DATASET RECORDS:
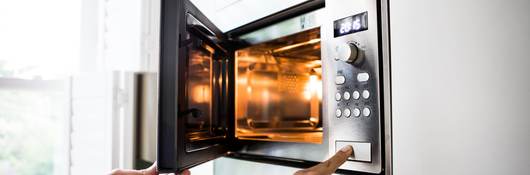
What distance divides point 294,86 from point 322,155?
38 cm

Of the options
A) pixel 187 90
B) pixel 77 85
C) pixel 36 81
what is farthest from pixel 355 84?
pixel 36 81

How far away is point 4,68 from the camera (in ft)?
6.00

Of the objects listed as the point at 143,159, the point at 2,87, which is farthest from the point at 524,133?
the point at 2,87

WHAT TO DO: Put the lines of the items above into a numbered list, skipping blank lines and leaving out the pictures.

SOLUTION TO THE PROBLEM:
1. What distance divides point 294,86 from point 322,155?
2. 38 cm
3. Of the options
4. A) pixel 187 90
5. B) pixel 77 85
6. C) pixel 36 81
7. what is farthest from pixel 355 84?
8. pixel 36 81
9. How far away is point 4,68 from the camera (in ft)?
10. 6.00
11. Of the objects listed as the point at 143,159, the point at 2,87, which is farthest from the point at 524,133?
12. the point at 2,87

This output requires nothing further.